– Ладно, я сейчас!
Я стала торопливо одеваться: от волнения два раза уронила дублёнку, а потом долго не могла попасть в рукава. Перед тем как выскочить из квартиры, я мельком глянула на часы в прихожей: семь двадцать утра. Тапочки отца стояли на своём месте у двери. Схватив ключи, я побежала вниз по ступенькам, едва не падая: подкашивались колени.
Ника стояла на крыльце, широко расставив ноги, одной рукой держась за перила, а в другой у неё дымилась сигарета. На лице – ни кровинки, а глаза – ох, я прямо-таки обмерла, когда в них взглянула. Она была похожа скорее на ходячий труп, чем на живого человека. Я схватила её за плечи.
– Ника, что с тобой? На тебе просто лица нет! Тебе что, плохо?
– Да, хреново, – улыбнулась она бескровными губами, и я почувствовала от неё алкогольный запах.

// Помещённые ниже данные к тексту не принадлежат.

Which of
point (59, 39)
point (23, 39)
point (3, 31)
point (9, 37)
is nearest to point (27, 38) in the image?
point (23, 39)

– Ты что, пьяная? – нахмурилась я.
– Сейчас уже почти нет… Но этой ночью я была очень, очень пьяная. – Ника обхватила сухими губами фильтр и затянулась, выпустила дым, потом бросила сигарету и закрыла глаза. – Ох, расстаёмся мы, Настюха… Теперь уже по-настоящему расстаёмся. Не увидишь ты меня лет пять… А может, семь. Не знаю, сколько. В общем, сколько дадут.
– Почему? В чём дело? – накинулась я на неё с вопросами. – Что значит «сколько дадут»? Кто даст?
Теперь, когда я видела её живой и невредимой, у меня чуть отлегло от сердца, но от того, как Ника выглядела, и что она говорила, меня затрясло мелкой дрожью. А она ответила:
– Кто даст? Ну… судья, наверно.
Мне показалось, что она бредит.
– Ника, пойдём ко мне, – сказала я, стараясь говорить мягко и убедительно. – Какие судьи, какие пять лет? О чём ты вообще? Тебе надо отдохнуть, прийти в себя… Проспаться. По-моему, ты всё ещё пьяная.
Я взяла её за локоть, приглашая войти в подъезд, но она не двинулась с места.
– Не такая я уж и пьяная… К тебе я не пойду, мне идти надо.
– Куда? Куда ты пойдёшь в таком состоянии?
– В милицию.
– Зачем ещё тебе в милицию?
Она посмотрела на меня жуткими, пустыми глазами.
– Сдаваться. Я человека убила.
– Что?! Ты?!
Она усмехнулась, снова обдав меня запахом алкоголя.
– А по мне и не скажешь, что я могу убить, да? А вот оказалось, могу…
Меня трясло – и от ужаса, и от холода. Ника со странной ухмылкой всматривалась в моё лицо, потом ухмылка исчезла, а её глаза раскрылись шире.
– Настёнок… Ты чего трясёшься? Ты что, думаешь, что я и… тебя?.. Нет, не бойся… Я пришла, только чтобы с тобой увидеться, перед тем как идти сдаваться. Бог его знает, свидимся ли мы ещё…
– Ника, что ты такое говоришь? Кого ты убила? Когда? Что за бред вообще?